Questo articolo è stato originariamente pubblicato su Italia Strategic Governance, lo ripubblico su Inimicizie in versione ampliata e aggiornata
Uno degli aspetti più controversi e allo stesso tempo più interessanti della guerra in Ucraina è quello che riguarda i laboratori biologici presenti nel paese – finanziati dal dipartimento di stato americano – che secondo le accuse russe sarebbero sede di sviluppo di armi biologiche bandite dai trattati internazionali, accusa smentita da USA e Ucraina.
La Cina – da parte sua – ha chiesto un’indagine internazionale su questi laboratori, richiesta che è stata ignorata sia da Washington che da Kiev. La questione non è semplice e, se è vero che in mancanza di prove incontrovertibili, le accuse russe restano tali, è anche vero che ottenere “prove incontrovertibili” – quando si parla di operazioni sporche e segrete – sia una speranza difficilmente realizzabile, e che in passato un’accusa simile – sostenuta da prove molto fumose, poi rivelatesi completamente false – sia stata usata per creare consenso nei confronti dell’invasione anglo-polacco-americana dell’Iraq. Quando si parla di armi chimiche, dunque, guardando alle lezioni del passato bisogna essere sempre molto cauti.
Preso atto che la questione rimarrà, nel prossimo e probabile futuro, argomento di discussione e opinione personale – piuttostoché di consenso – resta comunque utile riassumere quali siano gli elementi di valutazione al momento a disponibili; e quali siano le posizioni russa, americana ed ucraina
BREVE STORIA DELLE ARMI BIOLOGICHE
Segui Inimicizie sui social
Prima di tutto, cos’è un’arma biologica?

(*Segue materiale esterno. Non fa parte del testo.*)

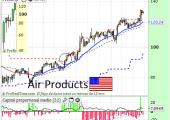 airproductsjulio2014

Un’arma biologica è un agente biologico – un batterio, un virus, un fungo – utilizzato in maniera bellicosa contro persone e/o ecosistemi.

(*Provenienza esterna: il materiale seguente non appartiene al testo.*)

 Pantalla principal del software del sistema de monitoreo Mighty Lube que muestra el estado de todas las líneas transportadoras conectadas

Il loro uso è praticamente antico quanto la guerra stessa: Tutti abbiamo sentito le storie dei pozzi avvelenati durante l’epoca classica, dei corpi pestilenziali lanciati con la catapulta oltre le mura di una città assediata nel medioevo, delle coperte intrise di vaiolo con cui sono stati sterminati gli indigeni americani.
L’ultimo caso ben documentato di guerra biologica fu ad opera dei giapponesi durante la seconda guerra mondiale, quando – con esiti ancora oggi non molto chiari – i nipponici bombardarono città cinesi con bombe di argilla contenenti zecche infettate da peste bubbonica, opportunamente “coltivate” dalla famigerata unità 731 dell’esercito imperiale.
Durante la guerra fredda, vi furono diversi programmi di ricerca riguardanti le armi biologiche – americani, sovietici, britannici – anche se riguardo l’uso di queste armi dopo la seconda guerra mondiale non ci sono particolari evidenze. I programmi di ricerca offensiva – dichiaratamente – cessarono di esistere nel 1972, con la firma della Convenzione sulle Armi Biologiche.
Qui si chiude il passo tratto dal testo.